[PASSAGE TO READ — start]

These standard UNIX transfer utilities, scp, [sftp](https://portal.xsede.org/knowledge-base/-/kb/document/akqg), ftp and rsync can be used to transfer files to and from NICS systems. These utilities are usually already installed on Linux/Unix machines, and there are many command and graphical clients available. Due to familiarity and ease, these may be the best choice for transferring scripts and small files, however, these options can be slow in comparison, and may be ill suited for transferring large amounts of data. More information on these utilities can be found on the XSEDE Data Management & Transfers page as well as in the NICS Kraken user guide.

XSEDE File Manager

Users can also use the File Manager from the XSEDE Portal for data transfers.

Globus Online

NICS users can use the Globus Online tool to perform large file transfers, for "drag and drop archiving" to move data between its long-time archival storage and compute systems, making it quite easy to move, back up or restore relevant data using a visual interface. To get started visit http://www.globusonline.org.

[PASSAGE TO READ — finish]

§ TO DO:
1/ Reproduce the file transfer text word for word, starting at "These standard UNIX" and ending at "for data transfers.".
2/ List every standard UNIX transfer utility that the file transfer text names.
The material that follows this text isn't needed for any of the work.

[SUPPLIED MATERIAL — start]

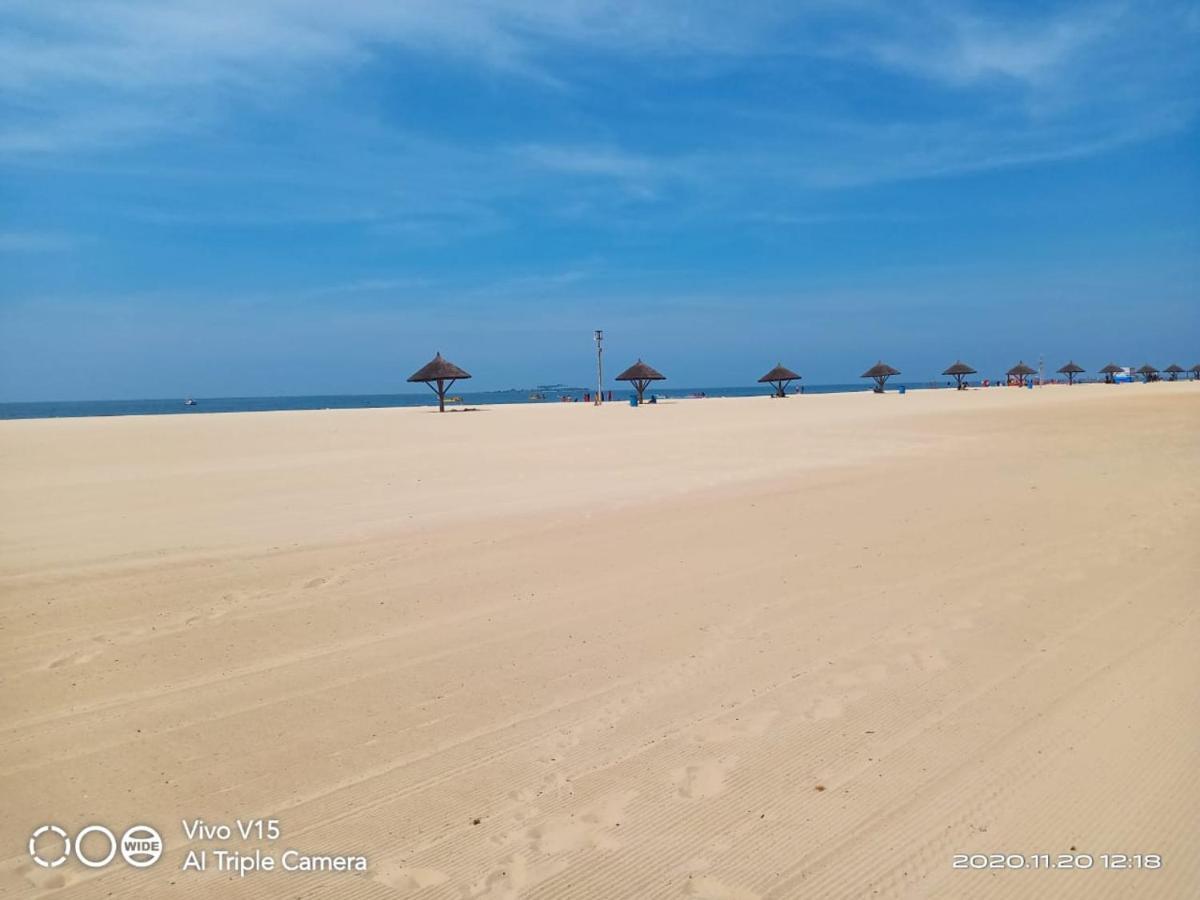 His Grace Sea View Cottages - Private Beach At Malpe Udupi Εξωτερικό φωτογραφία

[SUPPLIED MATERIAL — finish]

§ ANSWERS FOR THE TASKS:
1/
These standard UNIX transfer utilities, scp, [sftp](https://portal.xsede.org/knowledge-base/-/kb/document/akqg), ftp and rsync can be used to transfer files to and from NICS systems. These utilities are usually already installed on Linux/Unix machines, and there are many command and graphical clients available. Due to familiarity and ease, these may be the best choice for transferring scripts and small files, however, these options can be slow in comparison, and may be ill suited for transferring large amounts of data. More information on these utilities can be found on the XSEDE Data Management & Transfers page as well as in the NICS Kraken user guide.

XSEDE File Manager

Users can also use the File Manager from the XSEDE Portal for data transfers.

2/ scp, sftp, ftp, rsync